Japan has always been a popular destination for people with adventurous palates. But this might be taking things a bit too far.
Ne Quittez Pas, a French restaurant in Tokyo’s Gotanda district, recently unveiled an extraordinary menu. For $110 per person, it is serving an entire course featuring a rather peculiar ingredient: dirt. An Asian news site, Rocket News 24, has checked out the dishes, which include a potato starch and dirt soup, a salad with dirt dressing, a dirt risotto with sautéed sea bass and dirt ice cream with dirt gratin for dessert.

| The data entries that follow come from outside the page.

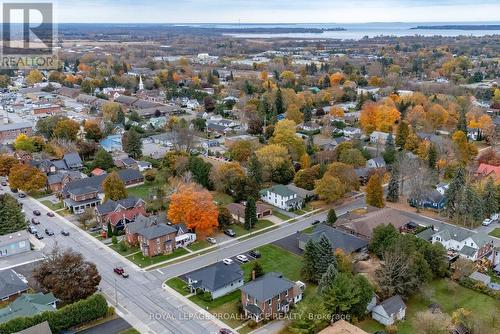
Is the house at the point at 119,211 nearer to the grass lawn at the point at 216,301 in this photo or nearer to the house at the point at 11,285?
the house at the point at 11,285

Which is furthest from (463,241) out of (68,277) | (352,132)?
(352,132)

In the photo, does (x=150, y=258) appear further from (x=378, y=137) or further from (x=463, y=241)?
(x=378, y=137)

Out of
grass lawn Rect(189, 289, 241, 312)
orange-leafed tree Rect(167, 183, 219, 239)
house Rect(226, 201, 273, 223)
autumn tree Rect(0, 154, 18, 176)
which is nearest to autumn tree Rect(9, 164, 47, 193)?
autumn tree Rect(0, 154, 18, 176)

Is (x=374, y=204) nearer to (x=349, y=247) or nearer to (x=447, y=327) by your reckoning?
(x=349, y=247)

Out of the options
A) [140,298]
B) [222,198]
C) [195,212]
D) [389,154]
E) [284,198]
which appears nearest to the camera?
[140,298]

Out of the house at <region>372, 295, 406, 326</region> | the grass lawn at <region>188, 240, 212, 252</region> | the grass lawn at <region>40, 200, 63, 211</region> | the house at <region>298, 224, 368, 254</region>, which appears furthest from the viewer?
the grass lawn at <region>40, 200, 63, 211</region>

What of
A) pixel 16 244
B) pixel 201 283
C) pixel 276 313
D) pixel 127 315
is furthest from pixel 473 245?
pixel 16 244

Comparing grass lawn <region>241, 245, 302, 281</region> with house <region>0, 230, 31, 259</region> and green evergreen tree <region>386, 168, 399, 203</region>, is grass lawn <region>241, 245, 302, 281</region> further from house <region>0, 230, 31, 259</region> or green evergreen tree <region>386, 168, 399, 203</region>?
house <region>0, 230, 31, 259</region>
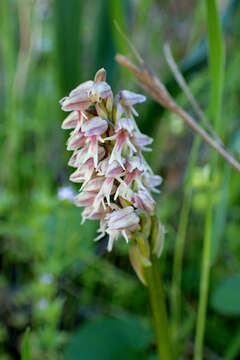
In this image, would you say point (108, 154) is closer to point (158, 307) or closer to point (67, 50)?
point (158, 307)

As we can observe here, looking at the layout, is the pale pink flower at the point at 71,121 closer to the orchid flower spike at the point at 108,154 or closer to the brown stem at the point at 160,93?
the orchid flower spike at the point at 108,154

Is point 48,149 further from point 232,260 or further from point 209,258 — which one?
point 209,258

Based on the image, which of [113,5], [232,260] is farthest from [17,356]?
[113,5]

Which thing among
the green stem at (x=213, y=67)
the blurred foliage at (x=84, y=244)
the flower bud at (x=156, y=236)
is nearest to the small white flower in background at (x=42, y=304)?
the blurred foliage at (x=84, y=244)

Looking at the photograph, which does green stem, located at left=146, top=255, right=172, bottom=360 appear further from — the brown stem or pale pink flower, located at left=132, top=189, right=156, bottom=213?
the brown stem

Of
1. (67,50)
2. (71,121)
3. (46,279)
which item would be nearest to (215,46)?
(71,121)

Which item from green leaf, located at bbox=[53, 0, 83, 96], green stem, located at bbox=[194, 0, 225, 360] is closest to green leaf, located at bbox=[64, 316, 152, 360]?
green stem, located at bbox=[194, 0, 225, 360]
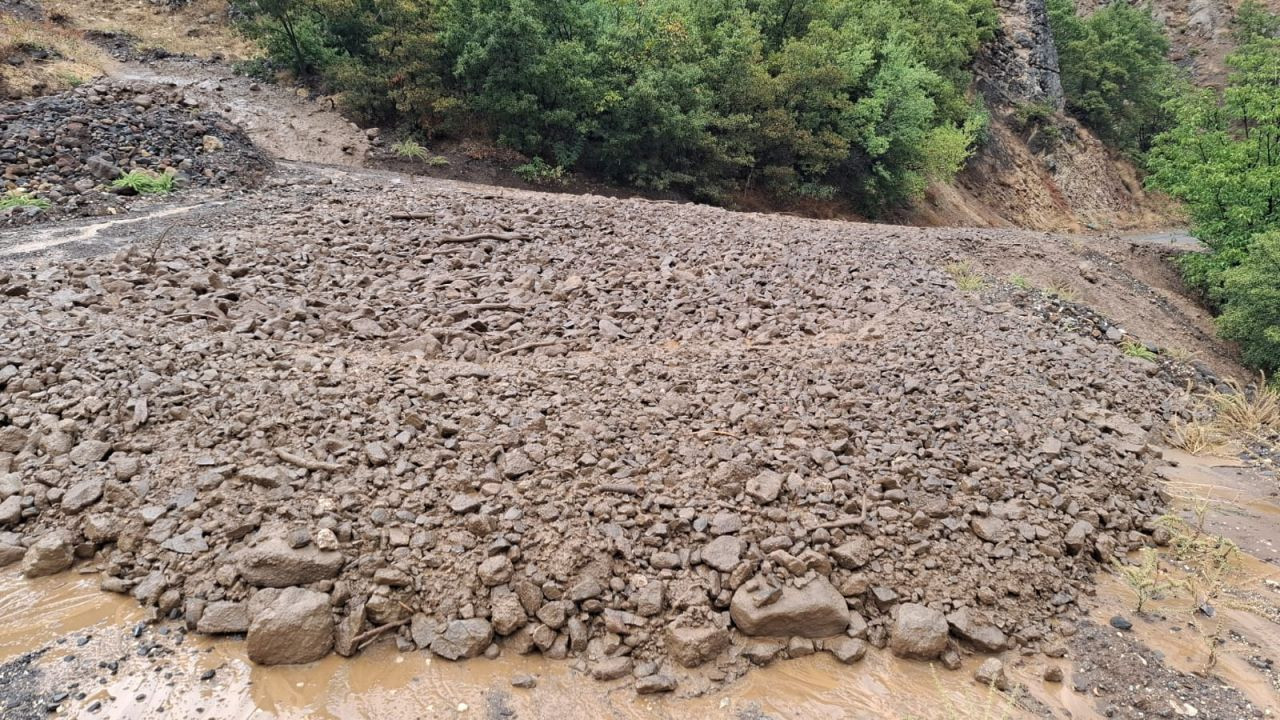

The publication said the food was “divine” and “refreshing” and totally didn’t taste like dirt at all. Part of the reason may be that its chef, Toshio Tanabe, only uses what’s arguably the best dirt on earth. The restaurant buys the ingredients from Protoleaf, a company that makes organic compost using coconut husks imported from Sri Lanka and India, and tests its products rigorously for safety.
Eating dirt is actually nothing new. The phenomenon, known as geophagy, has been around for centuries and is popular with pregnant women in some regions, reported ABC News. And some experts suggest that eating dirt may boost immune systems, according to the New York Times.
However, other experts remain dubious. Rebecca Scritchfield, a registered dietitian in Washington, D.C., told Yahoo that dirt is not for consumption so “it is hard to know the effects it would have on a person.”